La pianta del piede è ricchissima di terminazioni nervose: camminare scalzi attiva una stimolazione tattile profonda che coinvolge l’intero sistema nervoso. Il contatto diretto con superfici naturali come erba, sabbia, terra o rocce lisce genera un’esperienza sensoriale intensa, che può ridurre lo stress, favorire il rilassamento e stimolare un senso generale di benessere. È come un massaggio naturale, fatto dalla natura, passo dopo passo.
Il barefoot walking non si limita a coinvolgere i sensi ma ha anche effetti concreti sul corpo. Camminare senza scarpe aiuta a rafforzare i muscoli intrinseci del piede, spesso trascurati dalle calzature moderne.
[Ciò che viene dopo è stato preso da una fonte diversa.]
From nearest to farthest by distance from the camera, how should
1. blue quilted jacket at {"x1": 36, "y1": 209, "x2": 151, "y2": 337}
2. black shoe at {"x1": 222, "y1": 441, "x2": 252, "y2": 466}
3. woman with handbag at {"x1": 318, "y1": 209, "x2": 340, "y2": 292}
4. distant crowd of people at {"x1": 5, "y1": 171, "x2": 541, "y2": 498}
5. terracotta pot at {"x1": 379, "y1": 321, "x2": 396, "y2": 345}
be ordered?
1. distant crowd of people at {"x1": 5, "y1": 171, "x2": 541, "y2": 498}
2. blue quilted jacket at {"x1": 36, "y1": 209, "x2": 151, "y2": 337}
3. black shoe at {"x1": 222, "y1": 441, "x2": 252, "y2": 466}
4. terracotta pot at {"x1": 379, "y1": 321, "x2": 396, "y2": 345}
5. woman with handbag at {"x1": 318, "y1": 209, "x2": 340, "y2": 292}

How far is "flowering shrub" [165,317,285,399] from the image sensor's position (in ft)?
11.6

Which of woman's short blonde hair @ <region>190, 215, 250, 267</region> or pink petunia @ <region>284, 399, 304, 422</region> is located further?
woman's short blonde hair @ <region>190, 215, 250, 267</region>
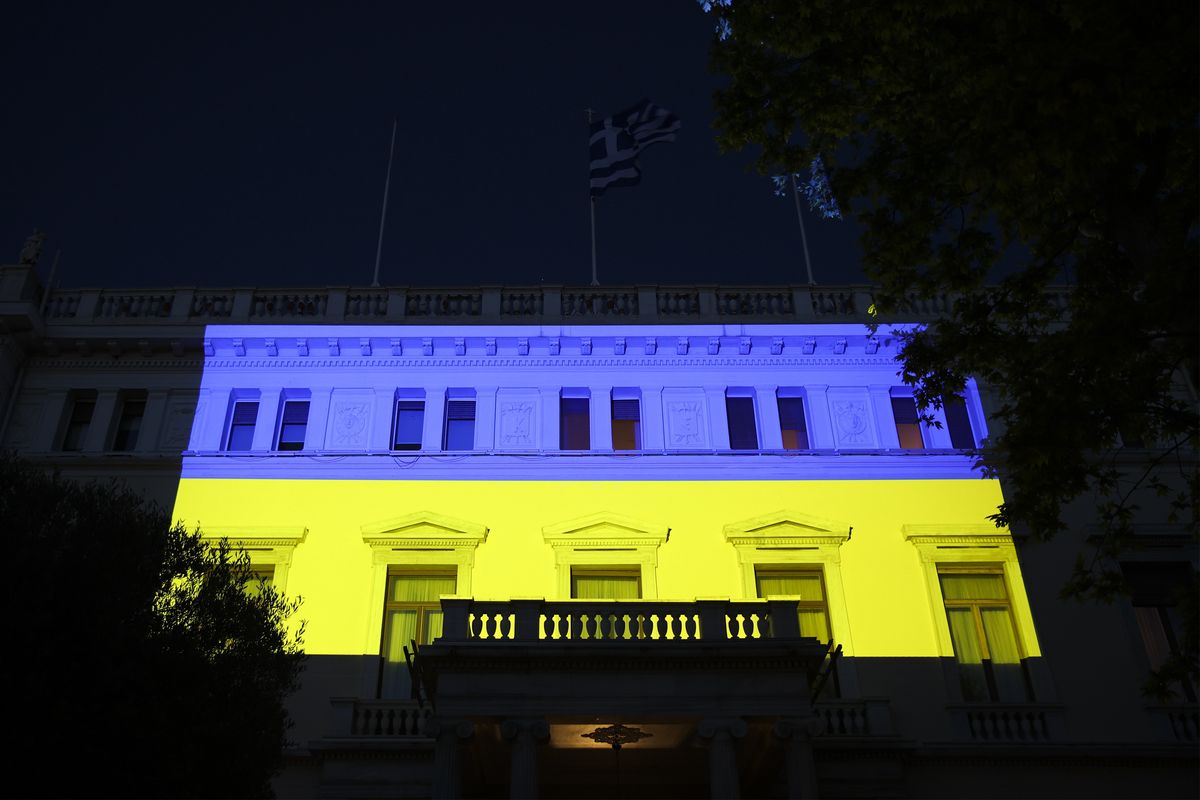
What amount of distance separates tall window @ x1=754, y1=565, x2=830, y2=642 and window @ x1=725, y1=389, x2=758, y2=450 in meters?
2.92

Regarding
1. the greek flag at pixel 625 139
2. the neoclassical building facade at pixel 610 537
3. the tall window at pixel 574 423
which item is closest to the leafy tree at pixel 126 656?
the neoclassical building facade at pixel 610 537

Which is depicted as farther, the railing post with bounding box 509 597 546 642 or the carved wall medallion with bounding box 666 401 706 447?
the carved wall medallion with bounding box 666 401 706 447

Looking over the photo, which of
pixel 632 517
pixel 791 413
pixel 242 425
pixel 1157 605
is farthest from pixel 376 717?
pixel 1157 605

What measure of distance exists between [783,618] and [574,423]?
306 inches

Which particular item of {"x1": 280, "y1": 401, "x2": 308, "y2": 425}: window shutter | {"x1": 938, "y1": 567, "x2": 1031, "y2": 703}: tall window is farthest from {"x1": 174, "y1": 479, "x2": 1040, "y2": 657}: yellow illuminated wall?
{"x1": 280, "y1": 401, "x2": 308, "y2": 425}: window shutter

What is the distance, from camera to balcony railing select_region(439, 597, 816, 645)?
58.2 ft

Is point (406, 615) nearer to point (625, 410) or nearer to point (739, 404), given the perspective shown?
point (625, 410)

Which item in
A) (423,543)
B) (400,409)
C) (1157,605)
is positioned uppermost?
(400,409)

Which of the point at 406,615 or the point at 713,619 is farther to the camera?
the point at 406,615

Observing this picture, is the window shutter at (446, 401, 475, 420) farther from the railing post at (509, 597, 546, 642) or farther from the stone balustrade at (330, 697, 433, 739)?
the railing post at (509, 597, 546, 642)

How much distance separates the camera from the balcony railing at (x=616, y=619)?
17.8 metres

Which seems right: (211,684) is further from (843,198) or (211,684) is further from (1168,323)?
(1168,323)

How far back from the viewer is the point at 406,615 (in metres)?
21.9

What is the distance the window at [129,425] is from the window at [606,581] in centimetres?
1043
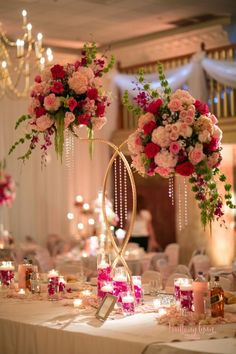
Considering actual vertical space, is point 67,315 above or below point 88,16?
below

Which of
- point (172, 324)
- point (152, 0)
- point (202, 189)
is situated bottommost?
point (172, 324)

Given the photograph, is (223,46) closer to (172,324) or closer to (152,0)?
(152,0)

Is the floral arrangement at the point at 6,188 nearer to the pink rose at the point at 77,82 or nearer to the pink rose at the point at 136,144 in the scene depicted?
the pink rose at the point at 77,82

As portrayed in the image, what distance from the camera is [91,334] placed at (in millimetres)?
4258

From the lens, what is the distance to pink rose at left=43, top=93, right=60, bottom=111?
5.12 meters

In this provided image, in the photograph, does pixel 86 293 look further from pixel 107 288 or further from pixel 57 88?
pixel 57 88

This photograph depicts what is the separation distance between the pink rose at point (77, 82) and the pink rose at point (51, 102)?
0.13m

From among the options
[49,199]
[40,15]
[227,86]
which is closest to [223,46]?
[227,86]

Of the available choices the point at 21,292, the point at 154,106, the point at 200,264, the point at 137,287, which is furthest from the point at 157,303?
the point at 200,264

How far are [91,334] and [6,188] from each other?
883cm

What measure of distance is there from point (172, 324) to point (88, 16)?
8.77 metres

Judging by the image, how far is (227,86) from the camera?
41.2 feet

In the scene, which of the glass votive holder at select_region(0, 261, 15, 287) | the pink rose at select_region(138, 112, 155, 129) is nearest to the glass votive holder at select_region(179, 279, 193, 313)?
the pink rose at select_region(138, 112, 155, 129)

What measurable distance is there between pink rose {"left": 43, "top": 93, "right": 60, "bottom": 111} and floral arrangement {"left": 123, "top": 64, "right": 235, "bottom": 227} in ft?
2.28
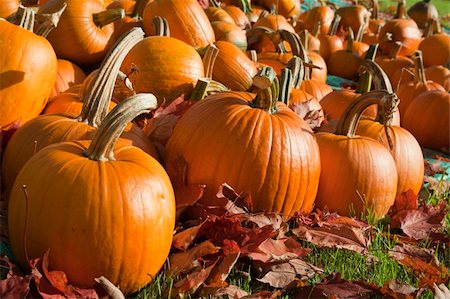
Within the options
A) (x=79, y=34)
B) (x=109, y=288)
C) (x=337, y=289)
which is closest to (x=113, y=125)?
(x=109, y=288)

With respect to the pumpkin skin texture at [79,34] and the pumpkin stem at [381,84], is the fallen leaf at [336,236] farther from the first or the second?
the pumpkin skin texture at [79,34]

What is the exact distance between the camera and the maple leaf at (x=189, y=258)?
1940mm

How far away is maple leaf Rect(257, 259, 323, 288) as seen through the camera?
79.1 inches

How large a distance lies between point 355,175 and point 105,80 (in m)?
1.18

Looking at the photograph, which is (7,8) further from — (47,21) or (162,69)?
(162,69)

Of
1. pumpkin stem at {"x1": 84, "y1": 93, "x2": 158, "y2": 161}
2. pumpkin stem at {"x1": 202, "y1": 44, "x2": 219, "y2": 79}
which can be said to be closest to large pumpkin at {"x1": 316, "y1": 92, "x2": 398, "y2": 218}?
pumpkin stem at {"x1": 202, "y1": 44, "x2": 219, "y2": 79}

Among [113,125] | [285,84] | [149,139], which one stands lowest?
[149,139]

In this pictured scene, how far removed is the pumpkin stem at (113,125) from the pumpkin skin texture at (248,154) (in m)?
0.49

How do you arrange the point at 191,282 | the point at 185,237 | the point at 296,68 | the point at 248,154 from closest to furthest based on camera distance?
the point at 191,282 < the point at 185,237 < the point at 248,154 < the point at 296,68

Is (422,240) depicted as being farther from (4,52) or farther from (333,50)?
(333,50)

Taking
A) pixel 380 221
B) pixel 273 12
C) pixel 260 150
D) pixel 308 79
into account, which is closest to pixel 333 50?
pixel 273 12

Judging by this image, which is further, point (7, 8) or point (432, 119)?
point (432, 119)

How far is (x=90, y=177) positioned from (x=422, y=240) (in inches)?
61.0

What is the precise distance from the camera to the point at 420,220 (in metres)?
2.76
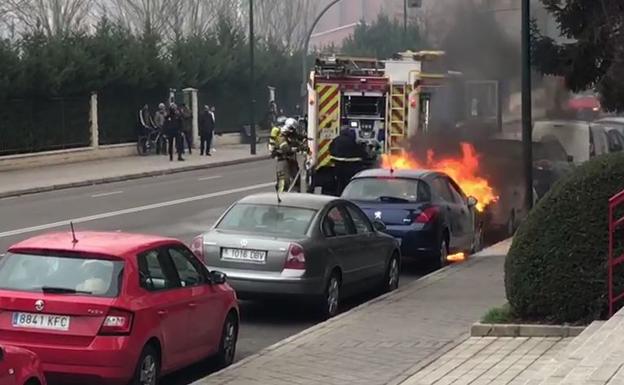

Con il tempo, si può ottenere un miglioramento dell’arco plantare, della postura e dell’allineamento corporeo. Ciò può tradursi in una riduzione dei dolori a schiena, anche e ginocchia, e in un miglior equilibrio e coordinamento.
Alcune ricerche preliminari indicano che il grounding o earthing — ovvero il contatto fisico diretto con il suolo naturale — potrebbe avere effetti positivi sui processi infiammatori, sulla qualità del sonno e sulla regolazione del sistema nervoso autonomo. Sebbene gli studi siano ancora in fase esplorativa, molte persone riferiscono benefici percepibili dopo aver integrato questa pratica nella propria routine quotidiana.
Camminare scalzi, immersi nella natura, è anche un esercizio di consapevolezza. La maggiore attenzione richiesta dal contatto con il terreno aumenta la propriocezione (la percezione del corpo nello spazio) e la consapevolezza corporea. Inoltre, la sensazione di libertà che deriva dall’abbandonare le scarpe può contribuire a migliorare l’umore, ridurre l’ansia e ritrovare un senso di calma interiore.
Per chi non è abituato, è importante avvicinarsi al barefooting con gradualità: iniziando su superfici morbide, come erba, sabbia o terreni naturali non accidentati; prolungando gradualmente il tempo, aumentando poco a poco durata e varietà del percorso;scegliendo luoghi sicuri, lontani da strade trafficate, rifiuti, vetri o altri pericoli e ascoltando il propio corpo perché se si sente fastidio o dolore, bisogna fermarsi. Il corpo ha bisogno di tempo per adattarsi.
Camminare a piedi nudi è un’esperienza semplice ma profondamente trasformativa, che può migliorare la salute fisica, mentale ed emotiva. È un invito a rallentare, a riscoprire il contatto con la natura e a recuperare una dimensione più autentica del nostro vivere quotidiano. Basta togliersi le scarpe per riscoprire il piacere del cammino — nella natura e dentro di sé.